Aim
Repeat the records word for word, excluding any picture.

Stored data:

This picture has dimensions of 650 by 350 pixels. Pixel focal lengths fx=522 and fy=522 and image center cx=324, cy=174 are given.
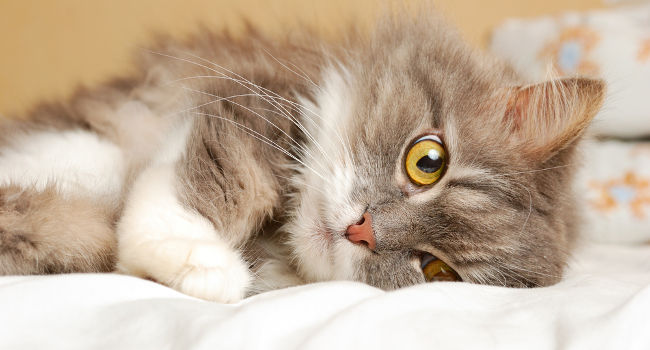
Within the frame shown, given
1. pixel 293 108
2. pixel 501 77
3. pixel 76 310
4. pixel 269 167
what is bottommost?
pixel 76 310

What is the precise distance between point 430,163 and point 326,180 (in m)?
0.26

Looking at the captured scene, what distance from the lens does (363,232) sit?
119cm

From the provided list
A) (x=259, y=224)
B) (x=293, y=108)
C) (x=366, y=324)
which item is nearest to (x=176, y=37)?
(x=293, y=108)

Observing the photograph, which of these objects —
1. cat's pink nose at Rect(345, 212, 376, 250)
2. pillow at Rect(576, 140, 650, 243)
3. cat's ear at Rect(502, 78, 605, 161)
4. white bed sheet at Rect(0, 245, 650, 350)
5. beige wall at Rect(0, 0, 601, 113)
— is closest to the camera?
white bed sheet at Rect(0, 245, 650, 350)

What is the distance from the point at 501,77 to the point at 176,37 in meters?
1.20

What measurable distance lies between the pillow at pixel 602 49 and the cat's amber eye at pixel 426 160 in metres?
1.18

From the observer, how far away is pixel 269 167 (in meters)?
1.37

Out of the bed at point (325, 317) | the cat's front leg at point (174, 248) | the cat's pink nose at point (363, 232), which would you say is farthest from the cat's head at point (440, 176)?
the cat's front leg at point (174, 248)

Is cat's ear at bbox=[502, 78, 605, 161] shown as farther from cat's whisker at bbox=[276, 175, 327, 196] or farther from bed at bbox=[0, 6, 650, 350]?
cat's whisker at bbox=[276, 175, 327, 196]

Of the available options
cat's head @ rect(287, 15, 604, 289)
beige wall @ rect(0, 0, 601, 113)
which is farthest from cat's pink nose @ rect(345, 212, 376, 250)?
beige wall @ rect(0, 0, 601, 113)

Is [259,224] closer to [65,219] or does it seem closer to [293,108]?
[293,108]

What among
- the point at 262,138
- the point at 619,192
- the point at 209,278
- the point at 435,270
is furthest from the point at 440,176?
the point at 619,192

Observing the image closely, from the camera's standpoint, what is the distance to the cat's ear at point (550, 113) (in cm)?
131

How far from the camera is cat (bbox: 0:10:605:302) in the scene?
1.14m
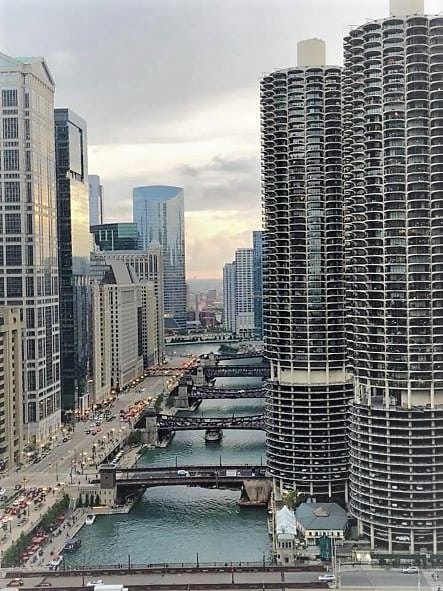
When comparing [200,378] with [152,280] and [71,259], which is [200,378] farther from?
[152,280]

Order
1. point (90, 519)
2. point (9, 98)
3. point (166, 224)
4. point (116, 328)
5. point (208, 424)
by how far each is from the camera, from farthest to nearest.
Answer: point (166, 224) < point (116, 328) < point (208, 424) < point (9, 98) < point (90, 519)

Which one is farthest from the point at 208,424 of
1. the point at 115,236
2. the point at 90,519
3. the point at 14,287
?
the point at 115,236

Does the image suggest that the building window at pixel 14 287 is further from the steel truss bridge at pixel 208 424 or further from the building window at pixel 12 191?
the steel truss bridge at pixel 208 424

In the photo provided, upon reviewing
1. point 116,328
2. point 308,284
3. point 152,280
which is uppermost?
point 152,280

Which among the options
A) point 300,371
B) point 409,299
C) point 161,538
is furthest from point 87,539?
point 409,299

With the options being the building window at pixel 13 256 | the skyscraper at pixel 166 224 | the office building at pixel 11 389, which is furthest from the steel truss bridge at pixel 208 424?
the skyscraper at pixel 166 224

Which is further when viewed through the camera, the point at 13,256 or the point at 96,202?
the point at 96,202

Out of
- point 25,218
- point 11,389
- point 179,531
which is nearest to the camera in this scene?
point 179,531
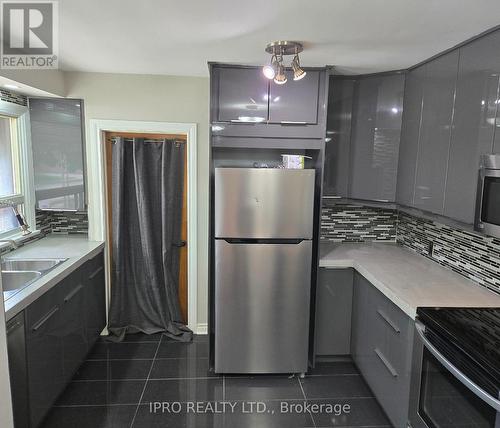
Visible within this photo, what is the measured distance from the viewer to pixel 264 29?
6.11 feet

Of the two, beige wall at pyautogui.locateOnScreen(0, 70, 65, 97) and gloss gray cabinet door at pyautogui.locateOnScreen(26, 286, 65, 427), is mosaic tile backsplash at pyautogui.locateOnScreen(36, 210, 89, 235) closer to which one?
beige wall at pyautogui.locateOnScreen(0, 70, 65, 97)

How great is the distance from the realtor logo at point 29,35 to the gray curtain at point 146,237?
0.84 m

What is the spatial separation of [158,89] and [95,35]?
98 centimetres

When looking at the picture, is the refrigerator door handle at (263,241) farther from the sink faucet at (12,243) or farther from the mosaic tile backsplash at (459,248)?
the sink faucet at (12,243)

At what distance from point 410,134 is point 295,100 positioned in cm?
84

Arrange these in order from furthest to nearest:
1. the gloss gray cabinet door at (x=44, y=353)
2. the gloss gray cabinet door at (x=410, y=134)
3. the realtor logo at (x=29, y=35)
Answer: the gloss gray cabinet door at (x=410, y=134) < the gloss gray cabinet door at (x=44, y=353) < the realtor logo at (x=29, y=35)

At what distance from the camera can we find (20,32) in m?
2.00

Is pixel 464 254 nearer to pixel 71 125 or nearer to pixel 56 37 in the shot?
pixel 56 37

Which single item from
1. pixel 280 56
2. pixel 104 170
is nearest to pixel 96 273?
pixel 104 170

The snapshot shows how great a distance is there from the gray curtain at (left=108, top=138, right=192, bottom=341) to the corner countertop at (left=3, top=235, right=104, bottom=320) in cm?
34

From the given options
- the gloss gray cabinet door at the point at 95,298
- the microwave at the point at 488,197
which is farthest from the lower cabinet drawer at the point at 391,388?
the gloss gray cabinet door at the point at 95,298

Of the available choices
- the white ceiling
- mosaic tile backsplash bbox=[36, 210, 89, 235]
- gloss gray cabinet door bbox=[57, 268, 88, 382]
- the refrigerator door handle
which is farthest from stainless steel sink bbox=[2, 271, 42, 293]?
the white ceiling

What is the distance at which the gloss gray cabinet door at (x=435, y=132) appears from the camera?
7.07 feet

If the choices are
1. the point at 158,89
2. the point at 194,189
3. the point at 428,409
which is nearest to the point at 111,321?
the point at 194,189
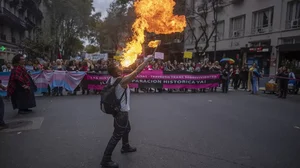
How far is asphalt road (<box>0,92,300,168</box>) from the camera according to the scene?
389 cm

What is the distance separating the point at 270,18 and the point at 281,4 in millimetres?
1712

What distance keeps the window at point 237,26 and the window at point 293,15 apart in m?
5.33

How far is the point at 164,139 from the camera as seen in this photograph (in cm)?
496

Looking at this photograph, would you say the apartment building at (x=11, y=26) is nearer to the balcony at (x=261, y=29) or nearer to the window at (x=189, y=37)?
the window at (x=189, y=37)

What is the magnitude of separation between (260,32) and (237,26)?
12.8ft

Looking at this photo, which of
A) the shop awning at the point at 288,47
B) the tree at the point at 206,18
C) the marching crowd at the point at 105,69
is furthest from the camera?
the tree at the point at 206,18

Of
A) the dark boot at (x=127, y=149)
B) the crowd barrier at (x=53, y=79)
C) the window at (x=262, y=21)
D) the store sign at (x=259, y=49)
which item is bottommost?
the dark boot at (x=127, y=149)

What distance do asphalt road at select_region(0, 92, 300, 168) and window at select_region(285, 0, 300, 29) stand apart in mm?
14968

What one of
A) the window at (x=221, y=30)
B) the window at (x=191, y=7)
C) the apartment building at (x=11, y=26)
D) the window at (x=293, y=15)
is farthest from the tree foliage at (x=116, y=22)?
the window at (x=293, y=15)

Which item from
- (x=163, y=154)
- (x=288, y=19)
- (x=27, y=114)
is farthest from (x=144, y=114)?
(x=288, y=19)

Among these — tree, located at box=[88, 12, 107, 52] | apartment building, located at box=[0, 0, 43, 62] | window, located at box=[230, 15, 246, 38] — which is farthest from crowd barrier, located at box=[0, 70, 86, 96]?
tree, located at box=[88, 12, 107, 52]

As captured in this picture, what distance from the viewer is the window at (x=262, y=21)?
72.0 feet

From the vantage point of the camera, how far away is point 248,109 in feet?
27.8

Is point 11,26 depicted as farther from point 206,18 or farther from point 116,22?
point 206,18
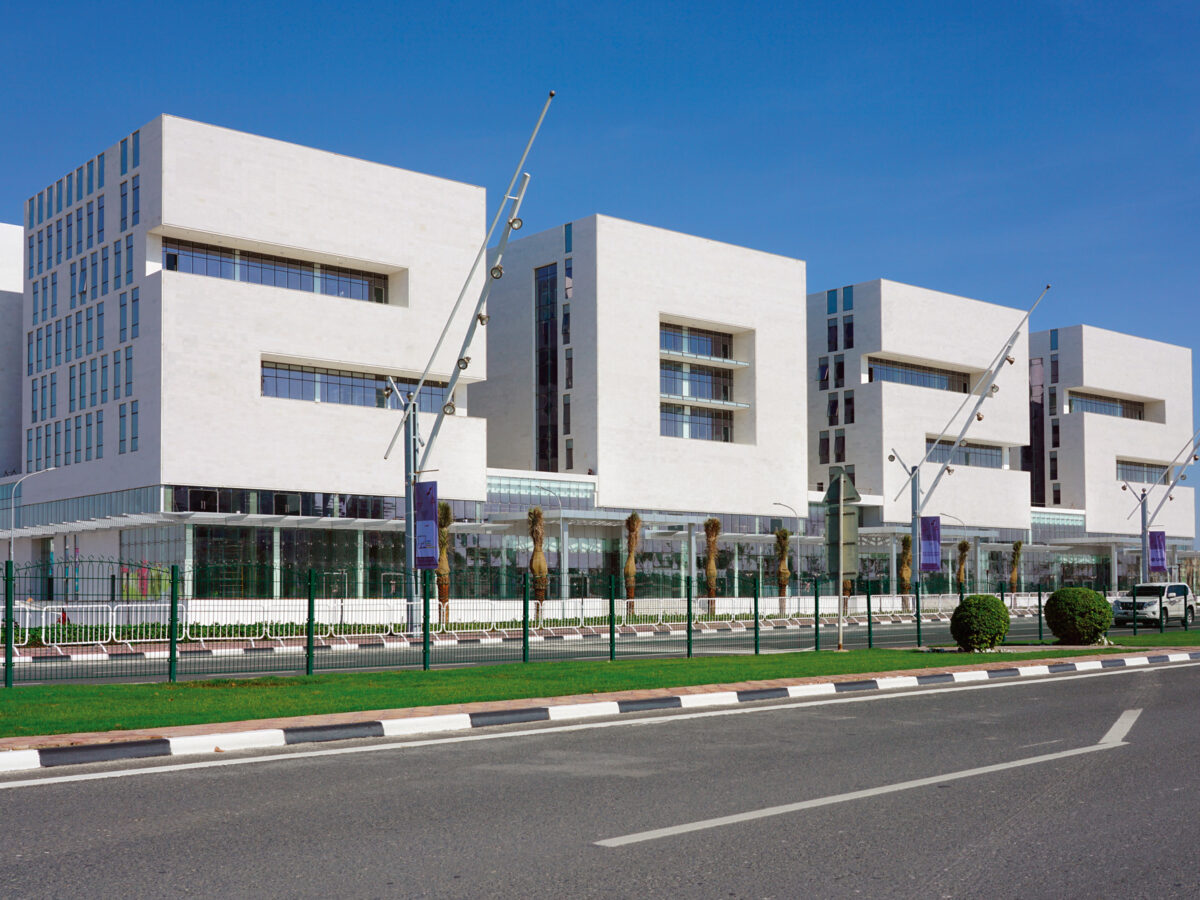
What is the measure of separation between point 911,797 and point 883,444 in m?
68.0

Response
This picture has dimensions of 650 by 350 pixels. Pixel focal lengths fx=522 and fy=522 and image center cx=324, cy=174 are given.
Within the frame shown, given
1. pixel 293 108
2. pixel 501 77
3. pixel 76 310
4. pixel 269 167
what is bottommost?
pixel 76 310

What is the precise distance between point 430,163 and point 326,180 (in m)?
0.26

Looking at the captured scene, what distance from the lens does (363,232) sit?
119cm

From the provided list
A) (x=259, y=224)
B) (x=293, y=108)
C) (x=366, y=324)
which item is nearest to (x=176, y=37)?
(x=293, y=108)

Observing the photograph, which of these objects —
1. cat's pink nose at Rect(345, 212, 376, 250)
2. pillow at Rect(576, 140, 650, 243)
3. cat's ear at Rect(502, 78, 605, 161)
4. white bed sheet at Rect(0, 245, 650, 350)
5. beige wall at Rect(0, 0, 601, 113)
— is closest to the camera?
white bed sheet at Rect(0, 245, 650, 350)

What is the distance from the point at 501,77 to the point at 176,37 in meters?
1.20

What measurable distance lies between the pillow at pixel 602 49 and the cat's amber eye at pixel 426 160 in metres?
1.18

From the observer, how far away is pixel 269 167 (in meters)?
1.37

Out of the bed at point (325, 317) | the cat's front leg at point (174, 248) | the cat's pink nose at point (363, 232), which would you say is farthest from the cat's head at point (440, 176)?
the cat's front leg at point (174, 248)

Is cat's ear at bbox=[502, 78, 605, 161] shown as farther from cat's whisker at bbox=[276, 175, 327, 196] or farther from bed at bbox=[0, 6, 650, 350]?
cat's whisker at bbox=[276, 175, 327, 196]

Of the available options
cat's head @ rect(287, 15, 604, 289)
beige wall @ rect(0, 0, 601, 113)
which is farthest from cat's pink nose @ rect(345, 212, 376, 250)?
beige wall @ rect(0, 0, 601, 113)

Is [259,224] closer to [65,219] or does it seem closer to [293,108]?
[293,108]

What among
- the point at 262,138
- the point at 619,192
- the point at 209,278
- the point at 435,270
is furthest from the point at 440,176?
the point at 619,192

Observing the image closely, from the camera's standpoint, what is the distance to the cat's ear at point (550, 113) (in cm)?
131

How far from the camera is cat (bbox: 0:10:605:302) in the scene?
1.14m
When comparing [200,378] with [152,280] and [71,259], which is [200,378] farther from?
[152,280]

Order
1. point (90, 519)
2. point (9, 98)
3. point (166, 224)
4. point (116, 328)
5. point (208, 424)
by how far each is from the camera, from farthest to nearest.
Answer: point (166, 224) < point (116, 328) < point (208, 424) < point (9, 98) < point (90, 519)

Which one is farthest from the point at 208,424 of
1. the point at 115,236
2. the point at 90,519
3. the point at 14,287
?
the point at 115,236

Does the image suggest that the building window at pixel 14 287 is further from the steel truss bridge at pixel 208 424 or further from the building window at pixel 12 191?
the steel truss bridge at pixel 208 424

In the photo provided, upon reviewing
1. point 116,328
2. point 308,284
3. point 152,280
which is uppermost?
point 152,280

Which among the options
A) point 300,371
B) point 409,299
C) point 161,538
is furthest from point 87,539?
point 409,299

With the options being the building window at pixel 13 256 | the skyscraper at pixel 166 224 | the office building at pixel 11 389, which is furthest from the steel truss bridge at pixel 208 424?
the skyscraper at pixel 166 224

Which is further when viewed through the camera, the point at 13,256 or the point at 96,202?
the point at 96,202

Out of
- point 25,218
- point 11,389
- point 179,531
which is nearest to the camera in this scene?
point 179,531
Visible within this photo, what is the measured distance from the viewer to pixel 264 29?
6.11 feet

Of the two, beige wall at pyautogui.locateOnScreen(0, 70, 65, 97) and gloss gray cabinet door at pyautogui.locateOnScreen(26, 286, 65, 427), is mosaic tile backsplash at pyautogui.locateOnScreen(36, 210, 89, 235) closer to which one?
beige wall at pyautogui.locateOnScreen(0, 70, 65, 97)

How great is the distance from the realtor logo at point 29,35 to the gray curtain at point 146,237?
0.84 m

What is the spatial separation of [158,89] and [95,35]?
98 centimetres

When looking at the picture, is the refrigerator door handle at (263,241) farther from the sink faucet at (12,243) or farther from the mosaic tile backsplash at (459,248)?
the sink faucet at (12,243)

At what distance from point 410,134 is point 295,100 positioned in cm?
84

Arrange these in order from furthest to nearest:
1. the gloss gray cabinet door at (x=44, y=353)
2. the gloss gray cabinet door at (x=410, y=134)
3. the realtor logo at (x=29, y=35)
Answer: the gloss gray cabinet door at (x=410, y=134) < the gloss gray cabinet door at (x=44, y=353) < the realtor logo at (x=29, y=35)

At what distance from the camera can we find (20,32) in m?
2.00

Is pixel 464 254 nearer to pixel 71 125 or nearer to pixel 56 37 in the shot?
pixel 56 37

Which single item from
1. pixel 280 56
2. pixel 104 170
is nearest to pixel 96 273?
pixel 104 170

The snapshot shows how great a distance is there from the gray curtain at (left=108, top=138, right=192, bottom=341) to the corner countertop at (left=3, top=235, right=104, bottom=320) in cm?
34

From the given options
- the gloss gray cabinet door at the point at 95,298
- the microwave at the point at 488,197
which is farthest from the lower cabinet drawer at the point at 391,388?
the gloss gray cabinet door at the point at 95,298

Of the available choices
- the white ceiling
- mosaic tile backsplash bbox=[36, 210, 89, 235]
- gloss gray cabinet door bbox=[57, 268, 88, 382]
- the refrigerator door handle
which is farthest from stainless steel sink bbox=[2, 271, 42, 293]?
the white ceiling

What is the distance at which the gloss gray cabinet door at (x=435, y=132) appears from the camera?
7.07 feet

If the choices are
1. the point at 158,89
2. the point at 194,189
3. the point at 428,409
which is nearest to the point at 111,321?
the point at 194,189
How far is asphalt road (<box>0,92,300,168</box>) from the camera according to the scene?
389 cm

What is the distance separating the point at 270,18 and the point at 281,4 in millimetres?
1712

What distance keeps the window at point 237,26 and the window at point 293,15 apart in m?
5.33

How far is the point at 164,139 from the camera as seen in this photograph (in cm)?
496

Looking at this photograph, would you say the apartment building at (x=11, y=26) is nearer to the balcony at (x=261, y=29) or nearer to the window at (x=189, y=37)?
the window at (x=189, y=37)

What is the magnitude of separation between (260,32) and (237,26)?
12.8ft

Looking at this photo, which of
A) the shop awning at the point at 288,47
B) the tree at the point at 206,18
C) the marching crowd at the point at 105,69
is furthest from the camera?
the tree at the point at 206,18

Of
A) the dark boot at (x=127, y=149)
B) the crowd barrier at (x=53, y=79)
C) the window at (x=262, y=21)
D) the store sign at (x=259, y=49)
which item is bottommost?
the dark boot at (x=127, y=149)

What distance do asphalt road at select_region(0, 92, 300, 168) and window at select_region(285, 0, 300, 29) stand apart in mm?
14968

What one of
A) the window at (x=221, y=30)
B) the window at (x=191, y=7)
C) the apartment building at (x=11, y=26)
D) the window at (x=293, y=15)
is farthest from the tree foliage at (x=116, y=22)?
the window at (x=293, y=15)

Which item from
- (x=163, y=154)
- (x=288, y=19)
- (x=27, y=114)
is farthest from (x=144, y=114)?
(x=288, y=19)

Among these — tree, located at box=[88, 12, 107, 52] | apartment building, located at box=[0, 0, 43, 62] | window, located at box=[230, 15, 246, 38] — which is farthest from crowd barrier, located at box=[0, 70, 86, 96]?
tree, located at box=[88, 12, 107, 52]

As captured in this picture, what distance from the viewer is the window at (x=262, y=21)?
72.0 feet

From the vantage point of the camera, how far away is point 248,109 in feet?
27.8

Is point 11,26 depicted as farther from point 206,18 or farther from point 116,22?
point 206,18
What is the measure of separation between point 911,797 and point 883,444 in m?
68.0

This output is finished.